Secondly, a Turing Machine can have more than one Turing Machine Number. To see why that can happen, take a look at the procedure to convert a Turing Machine into a Turing Machine Number. That procedure can be found on the web page that answered the question How do I figure out the Turing Machine Number? In Step 4 of that procedure, you are told to remove any leading zeros from the strings of 1's and 0's that you have thus far. However, if you skip this optional step, or better yet, if you insert one or more leading zeros to any of the strings, then you'll eventually end up with a bigger Turing Machine Number. And then, of course, if you convert this bigger number back into a Turing Machine, you'll end up with the same Turing Machine again!
In fact, when you think about it, every Turing Machine has infinitely many Turing Machine Numbers!

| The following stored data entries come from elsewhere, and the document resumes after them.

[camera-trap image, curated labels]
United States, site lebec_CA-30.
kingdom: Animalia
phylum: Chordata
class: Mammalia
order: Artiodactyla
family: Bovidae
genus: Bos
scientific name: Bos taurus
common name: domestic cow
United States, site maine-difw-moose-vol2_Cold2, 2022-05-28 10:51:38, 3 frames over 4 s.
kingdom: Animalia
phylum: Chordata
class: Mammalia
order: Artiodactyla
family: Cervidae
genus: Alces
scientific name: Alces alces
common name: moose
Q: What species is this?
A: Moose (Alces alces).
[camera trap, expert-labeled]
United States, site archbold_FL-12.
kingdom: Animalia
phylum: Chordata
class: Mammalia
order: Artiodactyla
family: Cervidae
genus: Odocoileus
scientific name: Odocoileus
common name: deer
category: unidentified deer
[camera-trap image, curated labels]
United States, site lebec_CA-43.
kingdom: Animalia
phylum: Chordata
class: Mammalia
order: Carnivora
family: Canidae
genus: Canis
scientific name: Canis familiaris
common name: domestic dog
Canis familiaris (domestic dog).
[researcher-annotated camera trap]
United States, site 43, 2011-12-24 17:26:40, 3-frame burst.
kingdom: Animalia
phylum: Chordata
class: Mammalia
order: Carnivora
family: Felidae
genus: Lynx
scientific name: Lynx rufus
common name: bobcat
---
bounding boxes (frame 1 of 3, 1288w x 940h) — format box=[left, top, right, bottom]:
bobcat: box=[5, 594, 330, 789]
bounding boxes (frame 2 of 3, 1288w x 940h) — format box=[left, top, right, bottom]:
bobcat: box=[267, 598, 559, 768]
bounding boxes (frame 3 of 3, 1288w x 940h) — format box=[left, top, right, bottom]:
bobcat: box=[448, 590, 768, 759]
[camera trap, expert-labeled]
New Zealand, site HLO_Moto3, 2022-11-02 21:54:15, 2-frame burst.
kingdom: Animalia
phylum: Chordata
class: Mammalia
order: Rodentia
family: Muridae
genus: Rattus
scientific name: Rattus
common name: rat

By the way, just in case you're wondering about this, the Notation Converter Excel file (that you can download from the Home page) will always convert a Turing Machine to its smallest possible Turing Machine Number.
Ok. It's clear that there are infintely many Turing Machine Numbers. But, are there infinitely many different Turing Machines?
On page 54 of his book The Emperor's New Mind (Oxford University Press, 1989), Sir Roger Penrose constructed a Turing Machine that he called UN+1. What it does is add 1 to a number on the tape (in Unary Notation) and display the answer on the tape (also in Unary Notation).
As an exercise, you can use the Turing Machine Excel file (that you can download from the Home page) to build a Turing Machine that you can call UN+2. What it should do is add 2 to a number on the tape (in Unary Notation) and display the answer on the tape (also in Unary Notation).
Then, as additional exercises, you can similarly build Turing Machines that you can call UN+3, UN+4, UN+5, etc. Certainly, there are infinitely many of these kinds of Turing Machines, and they're all different.
But, even beyond these examples, there are infinitely many different Turing Machines. In fact, as long as you can describe an algorithm for computing any particular number, you can build a Turing Machine to do it.
Ok. So, there are infinitely many different Turing Machines, and each Turing Machine has infinitely many Turing Machine Numbers, yet not every positive integer is a Turing Machine Number. So, how can we set up a one-to-one correspondence between the positive integers and all of the Turing Machines.
There are probably many different ways to do this. Here is one way:
On page 70 of his book, Sir Roger Penrose suggests naming all Turing Machines as T0, T1, T2, T3, etc., where the n is the Turing Machine Number of Turing Machine Tn. So, let's build a list of these Turing Machines while at the same time keeping track of each Turing Machine's position in the list.
1st Turing Machine is T0 with instructions 00R 00R
2nd Turing Machine is T1 with instructions 00R 00L
3rd Turing Machine is T2 with instructions 00R 01R
4th Turing Machine is T3 with instructions 00R 00STOP
5th Turing Machine is T4 with instructions 00R 10R
6th Turing Machine is T5 with instructions 00R 01L
7th Turing Machine is T6 with instructions 00R 00R 00R
And now we're stuck! The problem is that Turing Machine T7 would have Turing Machine Number 7, but 7 written as a binary number is 111, and earlier (on this web page) we saw that any binary number that ends in 111 cannot be a Turing Machine Number. So, there is no Turing Machine such as T7!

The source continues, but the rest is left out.